#### [WRITTEN PROBLEM]
Please put the items from the line containing "Of the two, the" up to and including the line containing "840 millimetres" into a Markdown table with the columns Row and Line, skipping blank lines. Leave the pictures out of the table.

#### [TASK DATA]
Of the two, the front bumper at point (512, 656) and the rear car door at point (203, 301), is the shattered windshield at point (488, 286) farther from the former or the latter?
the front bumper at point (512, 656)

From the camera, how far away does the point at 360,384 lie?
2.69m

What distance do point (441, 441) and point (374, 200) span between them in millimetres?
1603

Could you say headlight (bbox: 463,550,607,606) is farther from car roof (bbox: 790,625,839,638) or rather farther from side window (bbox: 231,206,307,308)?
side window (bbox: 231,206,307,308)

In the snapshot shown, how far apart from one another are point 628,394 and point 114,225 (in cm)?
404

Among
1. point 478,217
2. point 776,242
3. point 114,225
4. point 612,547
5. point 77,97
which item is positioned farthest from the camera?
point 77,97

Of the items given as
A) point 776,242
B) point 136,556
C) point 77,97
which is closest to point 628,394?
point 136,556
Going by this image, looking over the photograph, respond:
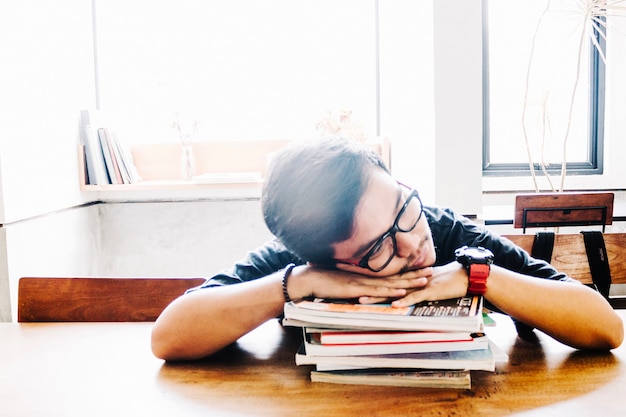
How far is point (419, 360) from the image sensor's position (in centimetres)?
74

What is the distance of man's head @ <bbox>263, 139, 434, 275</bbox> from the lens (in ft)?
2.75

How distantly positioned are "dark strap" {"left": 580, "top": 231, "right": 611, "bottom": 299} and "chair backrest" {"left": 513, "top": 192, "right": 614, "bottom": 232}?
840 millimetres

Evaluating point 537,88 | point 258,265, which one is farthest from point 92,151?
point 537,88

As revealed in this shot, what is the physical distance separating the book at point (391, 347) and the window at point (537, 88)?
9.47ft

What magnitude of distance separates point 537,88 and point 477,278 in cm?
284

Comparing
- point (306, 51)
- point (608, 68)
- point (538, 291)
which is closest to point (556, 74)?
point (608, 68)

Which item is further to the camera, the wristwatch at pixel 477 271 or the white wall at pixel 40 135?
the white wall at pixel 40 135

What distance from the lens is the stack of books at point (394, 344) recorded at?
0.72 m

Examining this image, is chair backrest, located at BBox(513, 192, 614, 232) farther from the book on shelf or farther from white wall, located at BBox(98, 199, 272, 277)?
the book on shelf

--

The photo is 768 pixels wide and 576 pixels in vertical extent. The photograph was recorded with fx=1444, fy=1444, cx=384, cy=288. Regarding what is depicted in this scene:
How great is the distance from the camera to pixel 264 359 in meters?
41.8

#### [OUTPUT]
| Row | Line |
|---|---|
| 1 | Of the two, the front bumper at point (512, 656) and the rear car door at point (203, 301), is the shattered windshield at point (488, 286) farther from the former or the latter? |
| 2 | the front bumper at point (512, 656) |
| 3 | From the camera, how far away does the point at 360,384 lie? |
| 4 | 2.69m |
| 5 | What distance do point (441, 441) and point (374, 200) span between them in millimetres? |
| 6 | 1603 |
| 7 | Could you say headlight (bbox: 463,550,607,606) is farther from car roof (bbox: 790,625,839,638) or rather farther from side window (bbox: 231,206,307,308)? |
| 8 | side window (bbox: 231,206,307,308) |
| 9 | In the snapshot shown, how far apart from one another are point 628,394 and point 114,225 (in cm)? |
| 10 | 404 |
| 11 | Among |
| 12 | 1. point 478,217 |
| 13 | 2. point 776,242 |
| 14 | 3. point 114,225 |
| 15 | 4. point 612,547 |
| 16 | 5. point 77,97 |
| 17 | which item is positioned farthest from the camera? |
| 18 | point 77,97 |
| 19 | Of the items given as |
| 20 | A) point 776,242 |
| 21 | B) point 136,556 |
| 22 | C) point 77,97 |
| 23 | which is closest to point 628,394? |
| 24 | point 136,556 |
| 25 | Going by this image, looking over the photograph, respond: |
| 26 | How far is point (419, 360) from the image sensor's position (in centimetres)? |
| 27 | 74 |
| 28 | What is the distance of man's head @ <bbox>263, 139, 434, 275</bbox> from the lens (in ft)? |
| 29 | 2.75 |
| 30 | How distantly positioned are "dark strap" {"left": 580, "top": 231, "right": 611, "bottom": 299} and "chair backrest" {"left": 513, "top": 192, "right": 614, "bottom": 232}? |
| 31 | 840 millimetres |